*Task goal*: Beginning at the line that contains "How much of" and continuing through the end of the data, reproduce every line, requests included, with each coordinate and measurement in the answers offset by 122.

*Data extract*:
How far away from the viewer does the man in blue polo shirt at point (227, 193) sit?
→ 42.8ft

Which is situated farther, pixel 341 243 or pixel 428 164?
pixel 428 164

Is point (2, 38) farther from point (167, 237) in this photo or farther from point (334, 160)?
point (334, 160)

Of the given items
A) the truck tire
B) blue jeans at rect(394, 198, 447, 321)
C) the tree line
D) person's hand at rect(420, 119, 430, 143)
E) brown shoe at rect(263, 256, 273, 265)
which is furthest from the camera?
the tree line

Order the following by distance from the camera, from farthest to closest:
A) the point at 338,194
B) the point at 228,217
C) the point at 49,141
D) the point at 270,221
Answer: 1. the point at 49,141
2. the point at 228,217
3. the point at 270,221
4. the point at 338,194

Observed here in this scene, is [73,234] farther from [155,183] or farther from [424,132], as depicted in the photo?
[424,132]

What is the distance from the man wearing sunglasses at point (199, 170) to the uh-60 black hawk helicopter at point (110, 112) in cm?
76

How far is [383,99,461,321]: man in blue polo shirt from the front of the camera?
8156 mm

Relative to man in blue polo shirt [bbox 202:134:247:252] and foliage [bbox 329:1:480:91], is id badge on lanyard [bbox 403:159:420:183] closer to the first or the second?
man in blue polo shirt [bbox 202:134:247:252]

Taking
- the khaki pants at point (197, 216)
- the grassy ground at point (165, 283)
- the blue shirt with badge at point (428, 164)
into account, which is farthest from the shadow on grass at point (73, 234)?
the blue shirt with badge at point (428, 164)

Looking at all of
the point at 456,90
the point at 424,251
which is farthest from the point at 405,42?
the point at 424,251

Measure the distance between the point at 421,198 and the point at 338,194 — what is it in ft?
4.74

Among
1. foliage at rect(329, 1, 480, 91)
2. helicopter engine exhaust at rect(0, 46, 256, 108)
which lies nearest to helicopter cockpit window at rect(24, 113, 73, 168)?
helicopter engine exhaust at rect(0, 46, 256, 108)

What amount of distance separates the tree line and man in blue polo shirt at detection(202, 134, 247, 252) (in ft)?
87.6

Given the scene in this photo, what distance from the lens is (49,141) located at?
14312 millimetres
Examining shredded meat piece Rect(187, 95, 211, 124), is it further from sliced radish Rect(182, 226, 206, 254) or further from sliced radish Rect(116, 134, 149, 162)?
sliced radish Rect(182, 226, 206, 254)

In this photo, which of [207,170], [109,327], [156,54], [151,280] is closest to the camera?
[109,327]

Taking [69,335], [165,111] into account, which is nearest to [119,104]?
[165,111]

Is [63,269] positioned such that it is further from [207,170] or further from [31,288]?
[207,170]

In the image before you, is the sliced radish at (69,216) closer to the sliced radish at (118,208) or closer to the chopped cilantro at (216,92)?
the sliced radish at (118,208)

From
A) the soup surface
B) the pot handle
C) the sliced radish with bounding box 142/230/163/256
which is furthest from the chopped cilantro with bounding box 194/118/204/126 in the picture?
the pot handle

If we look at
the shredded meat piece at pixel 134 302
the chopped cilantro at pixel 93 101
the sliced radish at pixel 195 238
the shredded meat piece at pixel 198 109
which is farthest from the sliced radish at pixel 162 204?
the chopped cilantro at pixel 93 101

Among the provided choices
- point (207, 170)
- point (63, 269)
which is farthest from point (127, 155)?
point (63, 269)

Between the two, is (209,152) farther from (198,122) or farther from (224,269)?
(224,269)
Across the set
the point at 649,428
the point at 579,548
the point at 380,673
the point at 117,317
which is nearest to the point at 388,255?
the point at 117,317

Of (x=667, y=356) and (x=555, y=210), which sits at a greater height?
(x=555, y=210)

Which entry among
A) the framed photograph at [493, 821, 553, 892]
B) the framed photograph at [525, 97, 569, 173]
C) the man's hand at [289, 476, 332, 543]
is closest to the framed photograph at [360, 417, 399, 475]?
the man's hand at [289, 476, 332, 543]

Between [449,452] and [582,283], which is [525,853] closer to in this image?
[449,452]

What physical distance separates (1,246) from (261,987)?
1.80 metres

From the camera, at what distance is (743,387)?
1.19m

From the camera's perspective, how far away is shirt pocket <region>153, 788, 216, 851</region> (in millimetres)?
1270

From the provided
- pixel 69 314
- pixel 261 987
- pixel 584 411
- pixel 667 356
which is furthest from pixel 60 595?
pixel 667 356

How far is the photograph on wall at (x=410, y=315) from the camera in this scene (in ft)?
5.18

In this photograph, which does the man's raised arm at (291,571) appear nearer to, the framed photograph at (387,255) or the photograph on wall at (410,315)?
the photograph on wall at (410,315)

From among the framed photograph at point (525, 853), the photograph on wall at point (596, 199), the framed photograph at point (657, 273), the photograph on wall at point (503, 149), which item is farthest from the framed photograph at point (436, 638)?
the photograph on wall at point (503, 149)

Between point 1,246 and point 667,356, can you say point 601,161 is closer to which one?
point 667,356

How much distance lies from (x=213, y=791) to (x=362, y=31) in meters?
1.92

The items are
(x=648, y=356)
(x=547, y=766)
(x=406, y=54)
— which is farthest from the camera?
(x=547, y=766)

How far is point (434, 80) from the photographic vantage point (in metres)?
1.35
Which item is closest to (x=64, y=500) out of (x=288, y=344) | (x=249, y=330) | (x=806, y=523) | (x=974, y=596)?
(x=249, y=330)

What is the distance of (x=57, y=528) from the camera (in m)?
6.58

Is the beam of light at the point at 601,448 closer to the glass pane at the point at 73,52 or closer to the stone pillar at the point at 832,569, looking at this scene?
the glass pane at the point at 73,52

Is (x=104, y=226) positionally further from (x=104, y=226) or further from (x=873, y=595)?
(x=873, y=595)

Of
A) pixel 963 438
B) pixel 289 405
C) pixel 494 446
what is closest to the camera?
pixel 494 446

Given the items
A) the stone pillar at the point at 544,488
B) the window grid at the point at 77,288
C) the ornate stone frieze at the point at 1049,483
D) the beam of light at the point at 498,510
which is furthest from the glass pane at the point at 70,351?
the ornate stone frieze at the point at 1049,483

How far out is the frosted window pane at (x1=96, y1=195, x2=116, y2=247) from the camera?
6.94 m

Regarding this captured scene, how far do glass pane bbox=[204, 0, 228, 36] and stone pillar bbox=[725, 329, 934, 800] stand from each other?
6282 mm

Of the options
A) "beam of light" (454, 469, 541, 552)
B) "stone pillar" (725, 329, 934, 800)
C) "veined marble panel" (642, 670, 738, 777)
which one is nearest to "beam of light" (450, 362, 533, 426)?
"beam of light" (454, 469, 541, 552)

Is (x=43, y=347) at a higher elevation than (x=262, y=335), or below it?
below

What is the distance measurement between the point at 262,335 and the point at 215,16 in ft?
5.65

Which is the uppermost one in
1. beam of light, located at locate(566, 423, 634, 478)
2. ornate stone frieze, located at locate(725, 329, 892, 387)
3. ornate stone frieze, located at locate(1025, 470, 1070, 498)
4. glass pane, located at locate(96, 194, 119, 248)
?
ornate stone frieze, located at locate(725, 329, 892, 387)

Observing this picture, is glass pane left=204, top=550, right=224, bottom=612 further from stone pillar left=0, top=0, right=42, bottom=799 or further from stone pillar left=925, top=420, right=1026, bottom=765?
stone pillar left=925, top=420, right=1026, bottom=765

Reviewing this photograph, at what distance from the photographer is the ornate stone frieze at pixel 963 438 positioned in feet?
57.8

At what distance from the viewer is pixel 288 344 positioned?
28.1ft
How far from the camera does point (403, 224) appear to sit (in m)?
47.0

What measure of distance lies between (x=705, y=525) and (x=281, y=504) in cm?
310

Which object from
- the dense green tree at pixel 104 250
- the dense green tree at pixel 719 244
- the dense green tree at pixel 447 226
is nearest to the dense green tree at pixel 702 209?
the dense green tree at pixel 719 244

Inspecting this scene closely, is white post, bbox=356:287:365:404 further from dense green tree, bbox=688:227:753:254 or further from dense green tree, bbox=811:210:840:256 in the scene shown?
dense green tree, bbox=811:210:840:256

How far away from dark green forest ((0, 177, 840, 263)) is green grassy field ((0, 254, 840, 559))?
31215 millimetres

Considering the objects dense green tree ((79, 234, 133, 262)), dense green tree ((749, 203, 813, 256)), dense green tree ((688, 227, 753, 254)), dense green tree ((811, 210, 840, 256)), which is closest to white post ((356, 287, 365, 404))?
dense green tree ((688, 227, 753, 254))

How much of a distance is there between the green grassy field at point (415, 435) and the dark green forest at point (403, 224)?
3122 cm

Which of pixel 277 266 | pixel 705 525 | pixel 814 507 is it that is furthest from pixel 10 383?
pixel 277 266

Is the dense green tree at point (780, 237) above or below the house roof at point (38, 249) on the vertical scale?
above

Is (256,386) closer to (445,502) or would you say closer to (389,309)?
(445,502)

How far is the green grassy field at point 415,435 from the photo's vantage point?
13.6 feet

*Response to this task*:
How much of a distance is there between the green grassy field at point (415, 435) and the dark green forest at point (403, 224)?
3244 cm

Which of pixel 277 266 | pixel 705 525 | pixel 814 507 is it that is furthest from pixel 10 383?
pixel 399 388

Is the dense green tree at point (780, 237) above or below the house roof at point (38, 249) on the vertical scale?
above

Is (256,386) closer to (445,502) or would you say closer to (389,309)?
(567,624)

How far is the green grassy field at point 415,435 from the photo's vantage point?
135.6 feet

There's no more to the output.